◆ **DATA SECTION**
- Opening Delimiter -

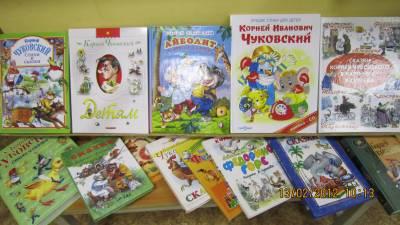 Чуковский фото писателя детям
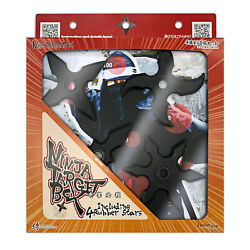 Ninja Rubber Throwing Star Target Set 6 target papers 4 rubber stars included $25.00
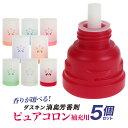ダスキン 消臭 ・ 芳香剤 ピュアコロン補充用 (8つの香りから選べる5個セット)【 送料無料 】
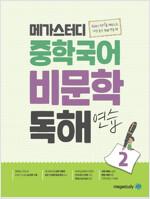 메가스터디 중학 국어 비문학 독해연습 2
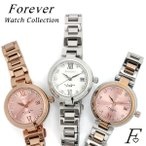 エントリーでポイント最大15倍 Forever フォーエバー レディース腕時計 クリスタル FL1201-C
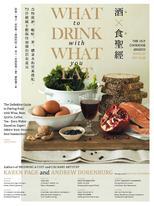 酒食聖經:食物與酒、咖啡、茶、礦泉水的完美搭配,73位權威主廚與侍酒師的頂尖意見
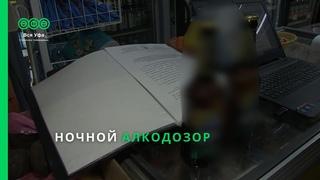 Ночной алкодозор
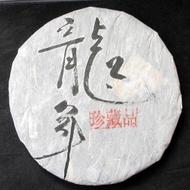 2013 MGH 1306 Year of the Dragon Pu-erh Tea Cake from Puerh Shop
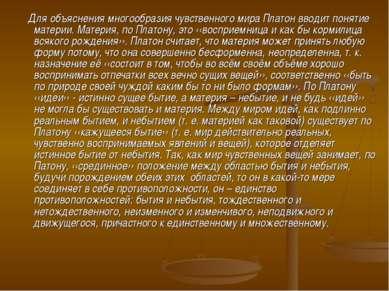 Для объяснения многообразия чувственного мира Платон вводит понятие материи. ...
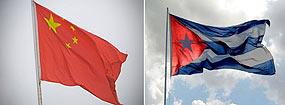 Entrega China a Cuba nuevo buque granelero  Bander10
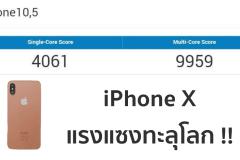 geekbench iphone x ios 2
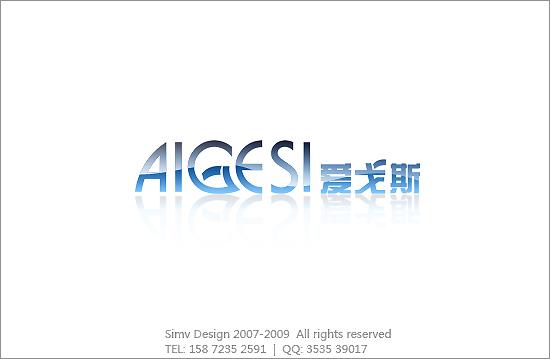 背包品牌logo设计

- Closing Delimiter -
- Opening Delimiter -

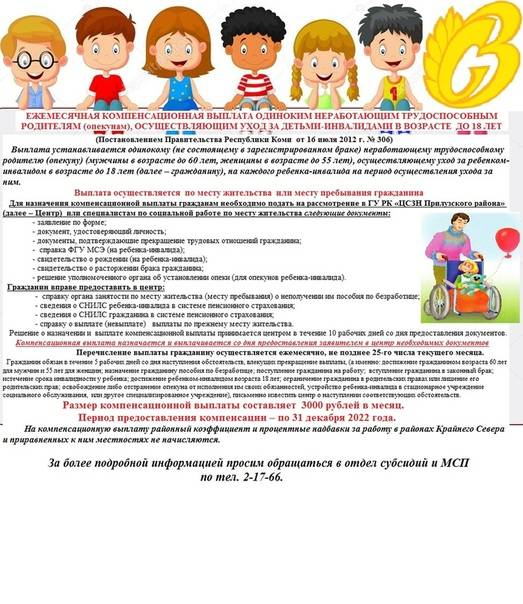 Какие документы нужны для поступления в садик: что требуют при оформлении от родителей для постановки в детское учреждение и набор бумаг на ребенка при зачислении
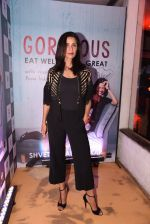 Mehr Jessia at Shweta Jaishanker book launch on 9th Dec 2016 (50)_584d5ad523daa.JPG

- Closing Delimiter -

◆ **TO DO**
What is needed is an exact copy of only the lines above from the one with "Какие документы нужны" to the one with "Mehr Jessia at", both kept, with every picture left out.

◆ **TASK OUTPUT**
 Какие документы нужны для поступления в садик: что требуют при оформлении от родителей для постановки в детское учреждение и набор бумаг на ребенка при зачислении
 Mehr Jessia at Shweta Jaishanker book launch on 9th Dec 2016 (50)_584d5ad523daa.JPG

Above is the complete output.